Negli ultimi anni si è posta sempre maggiore attenzione alla medicina di genere. La specifica donna e uomo. In cardiologia, in particolare, le differenze tra sessi sono state evidenziate da numerosi studi. In un recente numero della rivista americana Circulation, JJ Coughlan e i suoi collaboratori del Dehutsches Herzzentrum dell’Università di Monaco (Germania) hanno pubblicato un interessante articolo sulle differenze, anche nel risultato dell’angioplastica coronarica, tra maschi e femmine.
*Professore di Cardiologia
Università Cattolica di Roma
IL CAMPIONE
Sono stati presi in considerazione 9.700 pazienti (di cui quasi 2.300 donne) a cui era stato fatto un intervento di angioplastica (disostruzione dell’arteria con gonfiaggio di palloncino e successivo impianto di stent) per la chiusura parziale o totale di una delle arterie che portano sangue al cuore.
IL PERICOLO
A 10 anni dall’esecuzione dell’intervento la mortalità è stata del 18,5% nelle donne e del 14,3% negli uomini, anche se tale differenza si riduceva notevolmente considerando l’età più tarda in cui si faceva l’angioplastica nelle donne. Esse avevano comunque un aumentato rischio d’infarto nel primo mese post angioplastica e venivano meno sottoposte a nuovi interventi rispetto ai maschi. Tale differenza discriminatoria è peraltro presente non solo per l’angioplastica, ma in numerose pratiche terapeutiche o interventistiche della cardiopatia ischemica. Il registro Get with the Guidelines-Coronary Artery Disease, che ha analizzato i dati di oltre 31.500 pazienti con infarto miocardico per l’American Heart Association, ha infatti evidenziato che la qualità delle terapie impiegate nelle donne, sia giovani che anziane, era inferiore a quella usata negli uomini a parità di età e gravità di malattia. E inoltre nelle sindromi coronariche acute l’intervallo tra dolore toracico e inizio di terapia era più lungo nella donna (e quindi maggiore era il danno per cuore).

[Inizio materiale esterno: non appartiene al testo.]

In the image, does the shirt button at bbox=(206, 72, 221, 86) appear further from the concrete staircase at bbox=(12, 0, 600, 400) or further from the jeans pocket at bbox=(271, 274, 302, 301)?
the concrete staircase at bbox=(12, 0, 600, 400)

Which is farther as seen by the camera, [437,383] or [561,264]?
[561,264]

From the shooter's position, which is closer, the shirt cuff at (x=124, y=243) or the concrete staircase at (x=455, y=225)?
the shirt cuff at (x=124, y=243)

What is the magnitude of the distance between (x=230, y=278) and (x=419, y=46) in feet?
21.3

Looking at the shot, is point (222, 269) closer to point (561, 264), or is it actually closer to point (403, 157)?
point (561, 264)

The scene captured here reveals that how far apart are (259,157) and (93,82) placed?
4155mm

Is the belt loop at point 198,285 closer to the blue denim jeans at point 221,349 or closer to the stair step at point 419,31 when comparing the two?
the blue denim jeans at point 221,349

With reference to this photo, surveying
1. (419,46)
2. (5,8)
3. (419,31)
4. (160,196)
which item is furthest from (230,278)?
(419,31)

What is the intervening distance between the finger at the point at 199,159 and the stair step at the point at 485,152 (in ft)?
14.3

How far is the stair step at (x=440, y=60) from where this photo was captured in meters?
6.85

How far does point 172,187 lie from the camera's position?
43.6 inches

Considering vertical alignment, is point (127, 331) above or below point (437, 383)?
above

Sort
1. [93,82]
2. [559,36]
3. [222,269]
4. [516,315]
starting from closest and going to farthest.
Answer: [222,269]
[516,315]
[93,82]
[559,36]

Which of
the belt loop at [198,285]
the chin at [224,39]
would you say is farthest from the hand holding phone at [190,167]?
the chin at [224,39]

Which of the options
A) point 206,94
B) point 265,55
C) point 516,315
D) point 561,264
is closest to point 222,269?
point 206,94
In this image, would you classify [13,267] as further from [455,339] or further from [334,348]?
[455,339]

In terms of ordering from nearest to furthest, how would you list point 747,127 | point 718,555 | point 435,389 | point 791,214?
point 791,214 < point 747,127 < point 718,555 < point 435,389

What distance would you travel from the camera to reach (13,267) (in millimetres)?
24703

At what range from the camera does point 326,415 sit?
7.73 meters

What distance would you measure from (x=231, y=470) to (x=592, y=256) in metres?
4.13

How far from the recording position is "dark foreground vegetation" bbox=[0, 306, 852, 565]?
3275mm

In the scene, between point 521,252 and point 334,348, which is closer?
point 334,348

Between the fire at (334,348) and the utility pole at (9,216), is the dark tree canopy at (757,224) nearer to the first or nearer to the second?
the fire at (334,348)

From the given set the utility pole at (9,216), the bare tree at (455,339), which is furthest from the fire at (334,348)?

Difficile stabilire se tale ritardo fosse dovuto alla minore attenzione data alle donne, oppure alla diagnosi più difficile nel sesso femminile (l’interpretazione di alcuni esami quali l’elettrocardiogramma o il test da sforzo è meno affidabile nelle donne) o magari più probabilmente al fatto che le donne si presentano in ospedale più tardi. Vi è infatti da considerare che nelle donne vi sono numerosi fattori che causano il ritardo.
LA PROGNOSI
Il dolore è più spesso sottovalutato perché si confonde con dolori articolari, mammari o gastrici. Le mamme hanno inoltre più attenzioni per la famiglia che per sé. Sta di fatto che la scarsa consapevolezza del rischio (sia da parte delle donne che degli operatori sanitari) è un grosso contributo alla prognosi peggiore nel sesso femminile. E le donne, contrariamente a quanto si pensa, hanno una mortalità percentualmente superiore a quella degli uomini. Una maggiore conoscenza da parte di noi cardiologi della patologia cardiaca femminile ed una maggiore attenzione alla prevenzione da parte delle donne, è quanto mai doverosa.